Wednesday, November 10, 2010

Is this real life?

Surreal. That is the only word to describe the first run-through of A Christmas Story. At one point the actor playing Grown Ralph looked at the director and said "Is this for real? Is this really happening?" The director and I looked at each other and she said "We just did not think this through, did we?"

We were rehearsing in two different rooms- one for the Parker house, and one for the other scenes. Not ideal, but we were making do. Then came time to run Act I. If you've ever seen or done A Christmas Story, you'll know why this was a problem- the play is, essentially, the movie onstage. It relies heavily on cinematic-style montages of scenes- 2 pages in the house, 1 page at school, 1 page outside, 3 pages in the house, and so on. For 77 pages. The run-through took about 2 hours, for 1:09 of actual stage time (I'm pretty pleased with myself that I even managed to salvage an accurate run time from that fiasco).

Yesterday was The Great Rehearsal Migration of 2010- the Ballet moved out, which meant that Peter Pan moved their rehearsals from the small rehearsal room to the big rehearsal room, and so A Christmas Story moved downstairs to the small rehearsal room. This meant moving 2 sets of rehearsal furniture and props and all of the ensuing detritus that accumulates in rehearsal spaces, as well as taping out 2 groundplans.

Frantic taping ensued- the floor of the big rehearsal room is unsealed (whose bright idea was that?) so spike tape pulls the paint off the floor. Which means the sets had to be taped in painter's tape, and then spike tape got laid on top of that to color-code the various sets.

In other news, I worked the overnight electrics load-in for Peter Pan, which got me out of the Monday all-call for the scenic load-in. It was fun, and even though I worked from 1:00pm on Sunday-7:00am Monday with an hour break for dinner, it didn't feel like that much. I'm not going to say I was full of energy at the end of it, but I definitely wasn't as exhausted as I expected to be. We started with a bunch of set-backs- couldn't start hanging until midnight for various reasons, spilled coffee on the plot, and had to frankenstein the gel cuts for the cyc fixtures (you can get 4 cuts with the grain going vertically, but only 2 if it goes horizontally. Guess which one we needed? Guess what the ME didn't know when he ordered the gel?) but we prevailed! The hang went really well and we got everything done!

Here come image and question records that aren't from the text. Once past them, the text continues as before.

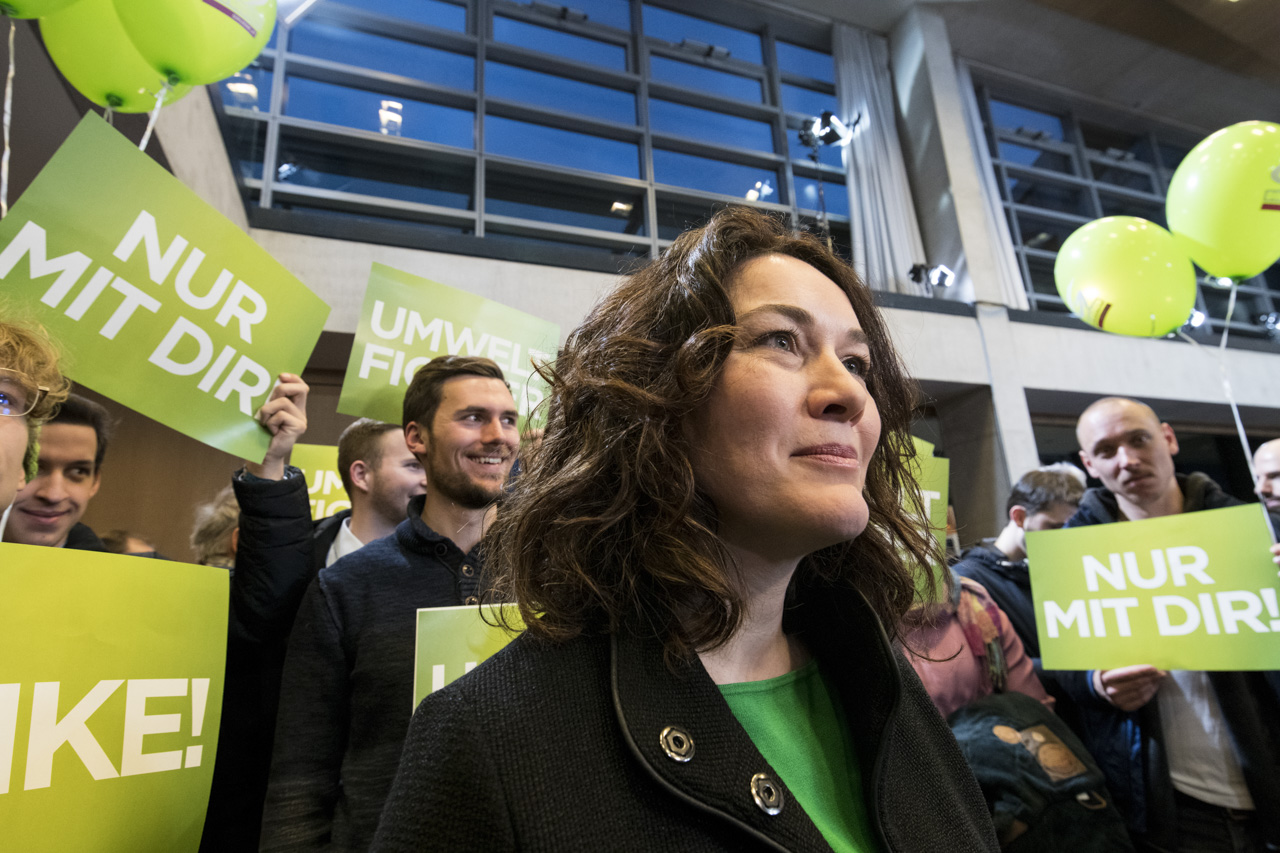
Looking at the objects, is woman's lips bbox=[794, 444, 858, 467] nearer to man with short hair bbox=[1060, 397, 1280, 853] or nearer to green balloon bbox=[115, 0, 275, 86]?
man with short hair bbox=[1060, 397, 1280, 853]

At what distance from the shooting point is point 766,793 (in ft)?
2.09

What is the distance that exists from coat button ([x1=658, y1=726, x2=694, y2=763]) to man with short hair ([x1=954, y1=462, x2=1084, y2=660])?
2097 millimetres

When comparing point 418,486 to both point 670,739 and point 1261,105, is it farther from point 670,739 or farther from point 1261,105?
point 1261,105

I say I started work at 1:00 on Sunday, but really I just watched the ballet. Ballet Memphis was in residency at POTS for the last 3 weeks, performing A Midsummer Night's Dream. I watched the show from the booth- our lighting designer ran their board for them, so I sat with him and listened to their PSM call the show. I wanted to shadow her, but she called the show from the deck and there wasn't really room for me to stand with her during the show. I really enjoyed the show, it was pretty gorgeous and surprisingly funny. I wish that there were more of the Mechanicals- it's just Bottom and Quince. I guess that's standard for the ballet version? I don't have anything to compare it to, so that's pure speculation.

Right now I'm sitting at the light board- I'm running the board for our lighting designer/master elec while they focus the show.